I can't remember who it was, but there was an example on here last year of just what you mentioned. A guy had a streak of bad luck. He couldn't get his policy renewed. I imagine he's either out of the snow plowing business or plowing without insurance.


----------



## micah79 (Aug 31, 2003)

Are there any Michigan guys on here who can give me a lead to an ins. company in Michigan who will insure snow. I have never made a claim, and am over 21 so it seems that someone in my category must have gl for snow.


HELP PLEASE!!!!!


I need proof of ins. in 2 weeks or I will loose my factory that I just got.


----------



## JustUsDe (Aug 14, 2003)

*what a surprise*

Mick,
I called the agent closest to me this morning and left a message. He called back this afternoon. I told him what I was looking for and he said no problem. He is meeting me tomorrow morning at my home. He is going to get some info from me and said he will have quotes for me in a day or two. He is gonna give me individual insurance quotes and a package quote for gl, auto commer and personal, and homeowners. I hope the quotes make me as happy as his quick response back and manners on the phone.

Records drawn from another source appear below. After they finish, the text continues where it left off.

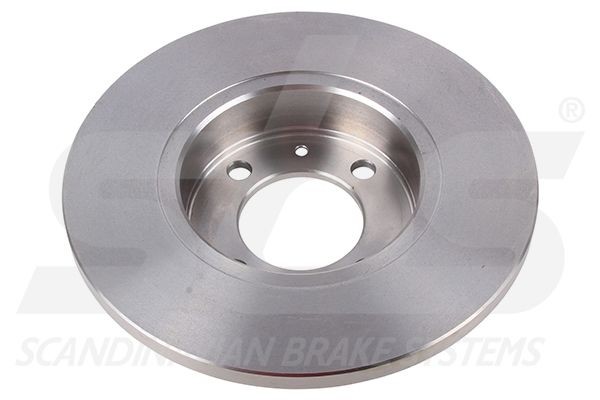 sbs 1815209931: Bromsskiva Ø: 240mm, full, Ø: 240mm, oljad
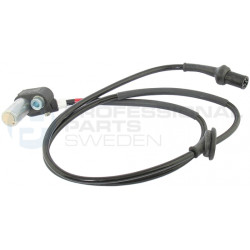 Czujnik prędkości koła ABS Professional Parts 28345857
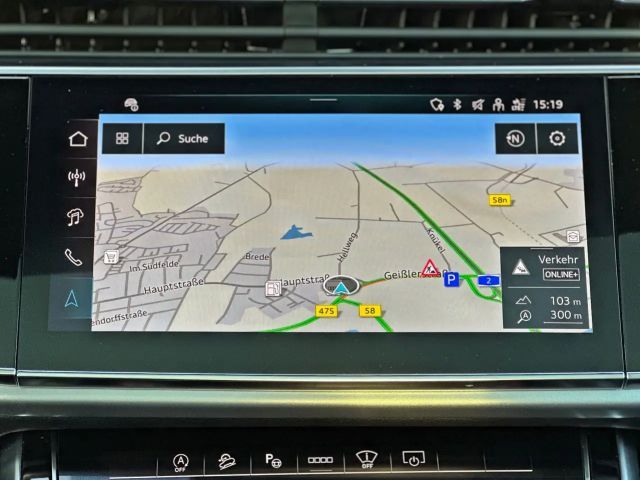 Audi Q7 50 TDI Quattro S-Line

Thanks again Mick I will keep you updated.

Ray


----------



## Mick (May 19, 2001)

Good luck, Ray.


----------



## sschario (Oct 21, 2002)

Don't know about MI, but here in OH I went with Progressive Commercial on the truck and Auto Owners Mutual for the GL.

I can get you numbers if you are interested.

Steve


----------



## PINEISLAND1 (Dec 21, 1999)

We had auto owners for a few years, with no problems. I just switched last month to Acurity, who wrote me for a much better price. I used the campbell agency out of Byron center, MI, for the acurity policy. Very easy to deal with, and great prices. Unfortunately, the agent I had has since left from what I hear, but the company should still set you up I'm sure.


----------



## JustUsDe (Aug 14, 2003)

Well the agent from Farm Family just left my home. He has copies of all my existing policies. He asked me numerous questions to get a feel for my insurance needs. He made several recommendations on coverage. He said he hopes to have me quotes by tomorrow or Thursday. Keeping my fingers crossed.

Ray


----------



## JustUsDe (Aug 14, 2003)

Things sure can turn to ***** real fast. The agent called me back this afternoon and said I did not qualify for the insurance. When I asked why not he said he didn't ask and didn't know why. He was real quick and I could tell he didn't want to stay on the phone any longer than he had to. He suggested a few companies said good luck and hung up. So I am back to ground zero on this gl insurance issue. I think I might loose some good contracts I got pending insurance verification. I am so frustrated I can't see straight.

Ray


----------



## micah79 (Aug 31, 2003)

It took me forever too, but I finally found one thanks to remmers. I'm sure you will get it Ray. Someone will want to take your money.


----------



## PINEISLAND1 (Dec 21, 1999)

Micah,

Who did you end up going with, and how were their rates ? Was it a Mi company ?


----------



## micah79 (Aug 31, 2003)

*Tom*

I think I will go with Essex for gl. They are in Michigan, but there is 1 more company that I still looking at. I'll let you know what the final deal is in a couple of days. I also want to call the one you wre talking about. Do you have their #. Pm me if you have it. I haven't paid Essex yet, so I am still checking out my options. But at least I know a place or 3 now. Right now I have progressive for auto, but I'm still looking around to see if I can do better for auto as well.

Thanks for your help.
Micah

Oh yeah, what city on the west side are you in? I'm going to k-zoo in a couple weeks to pick up a plow I bought on ebay.


----------



## micah79 (Aug 31, 2003)

Thanks to Tom, Mick, Steve, and Rich, I am finally rolling. Now I just need to decide. Thanks guys.


----------



## JustUsDe (Aug 14, 2003)

*GL FINALLY!!!!!!!!!!!!!!!!!!!!!!!!!!!!!*

After over a month of calling insurance companies, agents, brokers I finally got my 1MILL GL insurance. I went to my agent today signed on the dotted line, wrote the check and effective today its no longer a worry. I got Nationwide for $398.00 a year. I left the agent with a copy of my homeowners and auto policies so he can work me up prices and recommendations on them. 
:redbounce 
Now I won't loose the contracts that were pending on the insurance. I have a few more bids to turn in this week. If I get them I will have to add another truck or look for a sub.
payup

I saw something today on the way home from the agent I never saw around here. A brand new Fisher hanging off a new Ford. I don't think there are any Fisher dealers close. I wish I could of got a better look at it because I never saw one up close. The second surprise of the day was a Chevy with an ultra mount on it. Not many Westerns around here. Maybe this won't be a Myers only state soon.

Ray


----------



## micah79 (Aug 31, 2003)

Are there any Blizzards around there? Ray


----------



## JustUsDe (Aug 14, 2003)

I have never seen one. When I was looking for plows I checked Blizzards site and there was a dealer close to me. I called the number at least a dozen times and left 3 messages for a call back and never got one. So i'm not sure if the dealer is still open. If he is I don't want to deal with them since I called so many times and never heard from them. If it'd that hard to get in touch with them to buy can only imagine how hard it would be if you had a problem.

Ray


----------



## Mick (May 19, 2001)

Good deal, Ray. $398 for 1M seems like a deal. I think mine is around $800 for $300,000.

Looks like a Fisher dealer right near you:

DEMPSEY'S SERVICE CENTER INC. 
604 Corner Ketch Road 
Newark, DE 19711 
302-239-4996


----------